Segment Start: Given passage

The depth of understanding Tayari Jones has for the human condition - for humanness - and for intimate relationships is just breathtaking. How she delves into families and their pasts, their histories, how this shapes them as people, the generational ties that form them; it really is just a marvel to witness. There is a wisdom in Jones' writing that is so unique, one that I haven't encountered since I read the work of Gloria Naylor. The words within this book are mesmerising, and delivered with a clarity that is just awe-inspiring.
I don't think I can say enough about this phenomenal book. It is thought-provoking and subtle, but oh so powerful. A very well-deserved five stars; more if I could award them. 2018 Book of the Year, for me. Yes, I went there.
"Love makes a place in your life, it makes a place for itself in your bed. Invisibly, it makes a place in your body, rerouting all your blood vessels, throbbing right alongside your heart. When it's gone, nothing is whole again."
This book tells the story of a marriage, from the meeting of two people, first flourishes of love, a proposal, engagement, a wedding. Celestial and Roy, a black couple, are from the South and both from slightly different backgrounds, his being poor and hers being new money. She is a free spirited artist and he is an ambitious salesman. As newly weds, their marriage is not perfect, however, they work on it and find ways together to overcome any impasse that presents itself. After 18 months of marriage, Roy is wrongly convicted of aggravated sexual assault on a woman whose race we are not privy to. He is convicted and sentenced to 12 years in jail.
For the first couple of years, we are given an insight into how they both cope with Roy's incarceration through letters back and forth between the couple. The grief, anger, despair, and hopelessness is plain to read as they find themselves in a nightmarish situation that may not have happened had Roy been a different race. They, and their families, are devastated. Celestial's father bankrolls his brother in law, an attorney, to try to get an appeal heard and have the conviction overturned.
After five years Roy is released. However, for the last two years of his prison term, Celestial has not be visiting him, having said that she cannot continue being married in this vein. Roy clings to hope that, as she is still paying money into his prison commissary and has not taken the steps to divorce him, that he still has a fighting chance to win Celestial back and to save his marriage. Celestial, on the other hand, has moved on and in her mind, Roy is her husband, but in an abstract "gone away" kind of way. All that changes when Roy comes home desperate to pick up with Celestial where they left off 5 years earlier.
I loved this book. I read it in 2 days, hardly being able to put it down. The writing is exquisite and draws you in completely on the feelings and experiences of all the characters. The characters themselves are very well drawn out and developed, though each is flawed, you can empathise with each character in their own hopeless/hopeful dilemma. Setting aside the humanizing take on a miscarriage of justice, it is a gripping, moving and poignant story of a marriage, of love, of the familial ties, both past and present, that bind us, of devastation and heartbreak, and is a story that will stay with me for a long time. Highly recommend.
A hugely important book for our times, I found myself highlighting numerous passages. Whilst very quotable, I found myself reading the first half much quicker than the second. Nonetheless, a very easy book to recommend to a wide range of my friends
Such a great book, I raced through this. So beautifully crafted, clever and compulsive. There are so many big things that happen within this book, and yet it's the minutiae of the relationships and their shifts which drive the book. Brilliant!

Segment End: Given passage

Write out, word for word, the portion of the book reviews above that runs from "I don't think" up to and including "I went there.".

Segment Start: Data provided

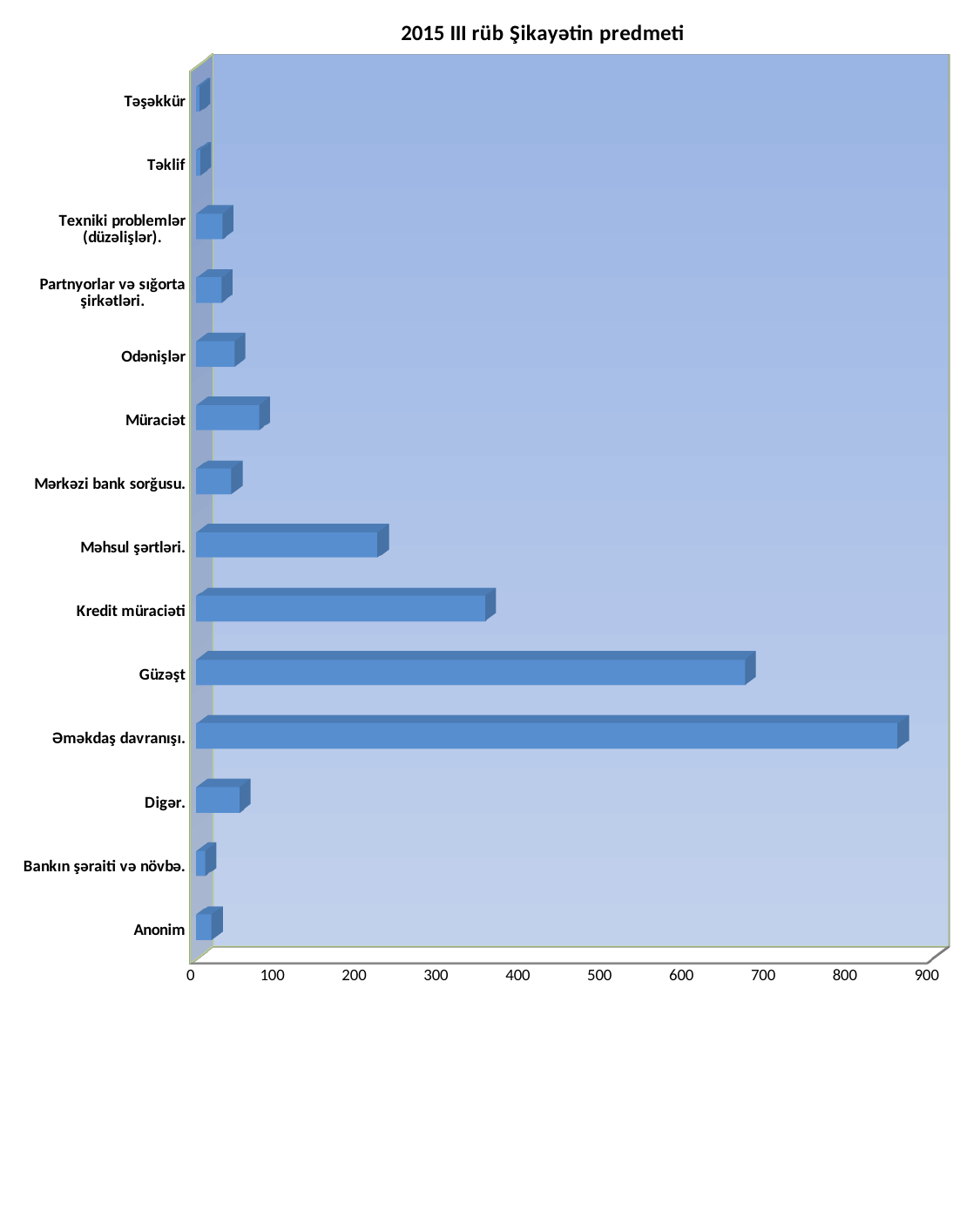
What is the title of the chart? 2015 III rüb Şikayətin predmeti Is the value for Əməkdaş davranışı. greater or less than 800? greater Which category has the highest value? Əməkdaş davranışı. What type of chart is shown on the slide? Bar chart Is the value for Kredit müraciəti greater or less than 300? greater Is the value for Məhsul şərtləri. greater or less than 300? less Which is larger, the value for Güzəşt or the value for Kredit müraciəti? Güzəşt Which is larger, the value for Məhsul şərtləri. or the value for Müraciət? Məhsul şərtləri. How many categories are shown on the chart? 14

Segment End: Data provided

[Reply to the exercise]
I don't think I can say enough about this phenomenal book. It is thought-provoking and subtle, but oh so powerful. A very well-deserved five stars; more if I could award them. 2018 Book of the Year, for me. Yes, I went there.